The primary driver for innovations in computer systems has been the phenomenal scalability of the semiconductor manufacturing process, governed by Moore's law, that has allowed us to literally print circuits and systems growing at exponential capacities for the last three decades. The resulting exponentially reducing cost per function has resulted in an unprecedented penetration of technology in homes and beyond, leading to profound impacts on society and quality of life.

Moore's law has come under threat, however, due to the resulting exponentially deteriorating effects of material properties on chip reliability and power. As transistors become smaller (the oxide in a 22 nm process is only five atomic layers thick, and gate length is only 42 atoms across), it is becoming increasingly expensive for the current design and manufacturing technology to keep transistors functioning deterministically, even under normal operating conditions. There are three primary sources of nondeterminism [23]. First, decreasing transistor sizes lead to different transistors being doped differently during the manufacturing process, causing them to have nondeterministic electrical characteristics [24]. Second, transistors have become smaller than the wavelength of the light used to pattern them (by  $6 \times$ ) [2]. This causes nondeterminism in the dimensions and characteristics of

#### 2 Introduction

the manufactured transistors. Finally, the unprecedented increase in the power density of chips, coupled with time and context-dependent variation in temperature and utilization across the chip, cause voltage and timing variations in circuits [7]. These variations are dynamic and largely nondeterministic. The most immediate impact of such nondeterminism is decreased chip yields. A growing number of parts are thrown away since they do not meet timing and power-related specifications. A 5% yield loss on a 90 nm process today directly translates into a cost to the manufacturer that exceeds  $2\times$  the design cost for a typical cell-phone manufacturer [19], arguably one of the highest volume parts. Clearly the status quo cannot continue. Left unaddressed, the entire computing and information technology industry will soon face the prospect of parts that neither scale in capability nor cost. We must find a solution to the nondeterminism problem if semiconductor technology and industry are to remain a viable driver of science innovation and technology capabilities for the future.

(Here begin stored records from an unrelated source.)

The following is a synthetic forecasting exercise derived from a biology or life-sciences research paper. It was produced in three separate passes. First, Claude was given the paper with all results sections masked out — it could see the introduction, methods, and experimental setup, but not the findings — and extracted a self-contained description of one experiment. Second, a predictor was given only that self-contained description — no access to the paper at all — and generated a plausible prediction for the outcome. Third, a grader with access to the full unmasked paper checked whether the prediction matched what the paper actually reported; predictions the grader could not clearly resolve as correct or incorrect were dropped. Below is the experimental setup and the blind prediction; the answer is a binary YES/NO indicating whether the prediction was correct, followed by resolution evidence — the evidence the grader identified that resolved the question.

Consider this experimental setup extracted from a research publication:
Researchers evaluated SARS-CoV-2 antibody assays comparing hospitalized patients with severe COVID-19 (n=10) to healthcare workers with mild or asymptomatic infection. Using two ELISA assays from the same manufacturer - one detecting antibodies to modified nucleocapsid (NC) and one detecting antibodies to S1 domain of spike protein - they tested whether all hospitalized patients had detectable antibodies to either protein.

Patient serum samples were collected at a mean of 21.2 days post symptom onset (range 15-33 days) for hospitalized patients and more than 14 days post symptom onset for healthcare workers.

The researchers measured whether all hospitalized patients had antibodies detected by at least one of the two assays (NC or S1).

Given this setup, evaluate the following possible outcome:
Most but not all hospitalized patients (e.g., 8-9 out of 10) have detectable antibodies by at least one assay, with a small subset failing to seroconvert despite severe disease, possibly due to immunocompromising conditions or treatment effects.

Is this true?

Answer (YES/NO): NO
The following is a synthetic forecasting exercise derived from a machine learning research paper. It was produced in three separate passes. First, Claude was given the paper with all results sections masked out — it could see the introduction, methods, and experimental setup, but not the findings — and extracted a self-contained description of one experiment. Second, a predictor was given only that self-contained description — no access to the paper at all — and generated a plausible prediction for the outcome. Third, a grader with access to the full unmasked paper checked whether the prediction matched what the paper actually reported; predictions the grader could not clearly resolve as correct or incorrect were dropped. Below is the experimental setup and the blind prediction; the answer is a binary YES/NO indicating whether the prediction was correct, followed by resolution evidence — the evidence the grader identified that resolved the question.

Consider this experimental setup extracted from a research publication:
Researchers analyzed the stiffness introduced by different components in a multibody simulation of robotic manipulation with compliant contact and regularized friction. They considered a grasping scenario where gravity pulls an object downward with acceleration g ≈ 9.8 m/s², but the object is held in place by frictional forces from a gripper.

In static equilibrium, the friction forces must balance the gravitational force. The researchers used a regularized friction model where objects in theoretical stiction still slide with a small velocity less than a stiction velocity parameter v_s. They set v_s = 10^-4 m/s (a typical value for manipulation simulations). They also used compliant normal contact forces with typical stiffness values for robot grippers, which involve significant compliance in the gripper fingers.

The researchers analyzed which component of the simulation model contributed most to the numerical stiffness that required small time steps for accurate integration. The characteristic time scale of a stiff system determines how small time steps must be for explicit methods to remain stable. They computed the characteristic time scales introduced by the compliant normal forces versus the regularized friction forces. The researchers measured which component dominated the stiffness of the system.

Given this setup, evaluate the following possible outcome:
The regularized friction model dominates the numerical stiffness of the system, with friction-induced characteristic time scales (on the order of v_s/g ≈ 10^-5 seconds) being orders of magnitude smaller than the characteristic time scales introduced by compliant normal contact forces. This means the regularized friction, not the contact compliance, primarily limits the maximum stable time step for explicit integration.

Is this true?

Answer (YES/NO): YES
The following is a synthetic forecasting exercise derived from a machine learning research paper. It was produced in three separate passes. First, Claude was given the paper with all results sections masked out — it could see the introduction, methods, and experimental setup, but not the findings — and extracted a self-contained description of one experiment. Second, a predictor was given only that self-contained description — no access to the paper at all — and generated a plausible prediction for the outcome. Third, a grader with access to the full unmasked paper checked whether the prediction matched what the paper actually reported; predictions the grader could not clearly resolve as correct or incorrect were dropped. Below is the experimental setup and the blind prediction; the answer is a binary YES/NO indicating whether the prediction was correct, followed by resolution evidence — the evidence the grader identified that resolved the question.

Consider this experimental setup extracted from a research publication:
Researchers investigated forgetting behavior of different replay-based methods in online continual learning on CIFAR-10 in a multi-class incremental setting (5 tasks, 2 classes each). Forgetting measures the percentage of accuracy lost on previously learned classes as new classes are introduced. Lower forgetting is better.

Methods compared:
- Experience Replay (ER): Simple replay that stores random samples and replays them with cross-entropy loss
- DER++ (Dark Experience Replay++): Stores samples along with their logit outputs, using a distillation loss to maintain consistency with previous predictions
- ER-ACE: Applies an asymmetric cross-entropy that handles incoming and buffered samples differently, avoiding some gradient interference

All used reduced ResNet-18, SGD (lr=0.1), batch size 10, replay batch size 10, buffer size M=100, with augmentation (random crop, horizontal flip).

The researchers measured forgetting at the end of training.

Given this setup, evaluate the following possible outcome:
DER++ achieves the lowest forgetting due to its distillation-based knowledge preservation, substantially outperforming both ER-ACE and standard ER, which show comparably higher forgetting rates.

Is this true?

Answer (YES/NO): NO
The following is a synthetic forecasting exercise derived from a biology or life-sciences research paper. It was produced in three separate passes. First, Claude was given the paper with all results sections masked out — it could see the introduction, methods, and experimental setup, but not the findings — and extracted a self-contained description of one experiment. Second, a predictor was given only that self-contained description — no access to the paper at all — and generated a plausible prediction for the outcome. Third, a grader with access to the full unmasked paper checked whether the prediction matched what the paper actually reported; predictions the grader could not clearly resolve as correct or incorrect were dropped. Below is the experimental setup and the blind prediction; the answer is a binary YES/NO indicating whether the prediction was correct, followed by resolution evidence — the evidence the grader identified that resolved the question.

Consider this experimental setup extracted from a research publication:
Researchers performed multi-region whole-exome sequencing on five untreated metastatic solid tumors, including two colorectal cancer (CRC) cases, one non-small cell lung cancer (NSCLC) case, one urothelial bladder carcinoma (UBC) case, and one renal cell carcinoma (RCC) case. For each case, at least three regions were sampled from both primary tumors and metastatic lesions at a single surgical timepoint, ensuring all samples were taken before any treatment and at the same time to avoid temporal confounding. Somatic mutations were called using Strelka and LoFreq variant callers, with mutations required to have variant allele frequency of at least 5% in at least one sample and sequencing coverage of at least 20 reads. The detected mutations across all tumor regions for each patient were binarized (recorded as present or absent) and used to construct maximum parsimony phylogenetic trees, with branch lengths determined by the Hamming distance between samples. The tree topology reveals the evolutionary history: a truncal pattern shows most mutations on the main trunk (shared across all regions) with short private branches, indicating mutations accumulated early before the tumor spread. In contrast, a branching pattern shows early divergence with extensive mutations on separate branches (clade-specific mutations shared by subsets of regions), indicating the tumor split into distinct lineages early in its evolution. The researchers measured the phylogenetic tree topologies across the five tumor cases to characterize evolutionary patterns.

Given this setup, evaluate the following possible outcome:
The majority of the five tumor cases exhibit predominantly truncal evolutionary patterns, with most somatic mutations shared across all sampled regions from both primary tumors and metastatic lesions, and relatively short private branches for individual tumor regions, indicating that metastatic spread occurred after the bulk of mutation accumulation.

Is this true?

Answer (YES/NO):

Paradoxically, the problem is not nondeterminism, per se, but how computer system designers approach it. Chip components no longer behave like the precisely chiseled machines of the past; yet, the basic approach to designing and operating computing machines has remained unchanged. While there have been many swings in computing platform paradigms, such as from general-purpose to specialized, and from single-core to multi-core, the contract between hardware and software has remained unchanged. This contract guarantees that hardware will return correct values for every computation, under all conditions. In other words, we demand hardware to be overdesigned to meet the mindsets in computer systems and software design of the past. Guardbands imposed upon hardware result in increased cost [12], because getting the last bit of performance incurs too much area and power overhead, especially if performance is to be optimized for all possible computations. Conservative guardbands also leave enormous performance and energy potential untapped, since the software assumes lower performance than what a majority of instances of that platform may be capable of attaining most of the time.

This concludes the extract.